Tout en étant du même avis que Mme la rapporteure, j'irai plus loin dans la discussion.
Je partage l'inquiétude liée au développement sur de nombreux sites Internet de discours apologétiques ou provoquant le passage à l'acte terroriste, vecteurs de radicalisation qui peuvent relever du statut spécifique de la loi de 1881. L'encadrement de l'exercice de cette liberté ne peut plus s'apprécier, aujourd'hui, comme il s'appréciait au temps où la libre expression de la pensée avait pour vecteur l'imprimerie. Nous l'avons tous souligné, Internet représente une force de frappe d'une portée jamais égalée, car il permet de toucher en quelques secondes des milliers voire millions de personnes, au besoin de façon totalement anonyme. L'apologie du terrorisme sur Internet n'est donc plus seulement un usage abusif de la liberté d'expression, c'est un acte grave inscrit dans une stratégie de combat participant d'une activité terroriste à part entière.
Qu'il me soit d'ailleurs permis, au moment où nous parlons de la liberté de la presse, de rendre hommage, à Erik Izraelewicz, le directeur du Monde, qui est décédé cet après-midi. Ceux qui le connaissaient savent qu'il aurait, sans aucun doute, voulu participer à ce type de débat qui pose des défis redoutables à notre démocratie et, évidemment, à la presse et à des grands journaux comme celui qu'il dirigeait.
Au-delà des seuls délits de la presse, c'est, pour moi, l'ensemble de la cybercriminalité qui est évidemment un chantier prioritaire. C'est pourquoi j'ai demandé à mes services d'en faire un axe principal de leur action, d'abord dans le cadre de la lutte contre le terrorisme et, plus largement, dans le domaine de la lutte contre toute forme de délinquance sur internet.

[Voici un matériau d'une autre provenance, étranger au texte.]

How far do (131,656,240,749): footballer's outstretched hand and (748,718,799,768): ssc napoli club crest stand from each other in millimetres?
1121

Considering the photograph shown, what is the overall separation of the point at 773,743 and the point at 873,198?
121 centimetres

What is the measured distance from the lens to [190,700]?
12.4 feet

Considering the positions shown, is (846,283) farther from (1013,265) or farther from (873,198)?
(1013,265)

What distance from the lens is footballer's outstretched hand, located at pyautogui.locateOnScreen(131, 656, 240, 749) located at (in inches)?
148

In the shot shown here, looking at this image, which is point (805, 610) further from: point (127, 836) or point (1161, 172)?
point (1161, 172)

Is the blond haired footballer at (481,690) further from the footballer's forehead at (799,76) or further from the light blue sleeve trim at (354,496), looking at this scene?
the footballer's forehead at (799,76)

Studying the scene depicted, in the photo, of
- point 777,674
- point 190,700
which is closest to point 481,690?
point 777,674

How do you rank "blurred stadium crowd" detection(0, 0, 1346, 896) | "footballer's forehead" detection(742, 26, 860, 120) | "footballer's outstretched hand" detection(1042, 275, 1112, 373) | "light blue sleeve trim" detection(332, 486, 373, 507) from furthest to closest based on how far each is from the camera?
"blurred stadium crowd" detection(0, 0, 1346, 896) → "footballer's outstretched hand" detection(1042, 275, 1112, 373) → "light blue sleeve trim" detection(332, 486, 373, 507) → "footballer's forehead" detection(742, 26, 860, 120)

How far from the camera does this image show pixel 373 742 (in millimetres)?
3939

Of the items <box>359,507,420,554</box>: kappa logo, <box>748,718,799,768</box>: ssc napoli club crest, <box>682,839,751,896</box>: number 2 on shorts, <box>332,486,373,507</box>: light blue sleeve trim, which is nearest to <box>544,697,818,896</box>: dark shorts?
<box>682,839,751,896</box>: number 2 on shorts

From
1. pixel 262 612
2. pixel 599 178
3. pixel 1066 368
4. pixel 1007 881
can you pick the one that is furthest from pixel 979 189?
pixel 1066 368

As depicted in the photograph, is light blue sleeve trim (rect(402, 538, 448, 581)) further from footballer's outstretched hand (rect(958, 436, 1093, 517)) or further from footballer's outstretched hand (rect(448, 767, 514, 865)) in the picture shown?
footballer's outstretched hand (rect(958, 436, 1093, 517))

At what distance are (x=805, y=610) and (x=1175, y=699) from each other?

Je suis ouvert au débat que vous avez posé, monsieur Goujon. Je pourrais même apporter de l'eau à votre moulin en vous faisant part des remarques que Christine Lazerges, laquelle préside au destin de la Commission nationale consultative des Droits de l'Homme, m'a adressées s'agissant de ce projet de loi relatif à la lutte contre le terrorisme. Elle reconnaît en effet, dans le courrier qu'elle m'a adressé, que, lorsque le législateur veut incriminer spécifiquement certains comportements en rapport plus moins lointain avec la communication et les réprimer fermement, il est préférable qu'il le fasse dans le cadre du code pénal et non dans celui de la loi de 1881 qui, d'une certaine manière, y perdrait son âme.
J'ai toutefois le sentiment, et je le regrette, que le débat n'est pas encore suffisamment mûr pour aller plus loin. Je ne doute pas que nous y parviendrons parce que, sur ce sujet, comme sur d'autres, nous devons trouver les armes les plus fortes et les plus positives. Mme la rapporteure vient de le rappeler, nous avons, avec Christiane Taubira, défini le cadre dans lequel nous devons agir. Mais nous avons besoin de travailler davantage. D'autres rendez-vous nous permettront de poursuivre ce débat.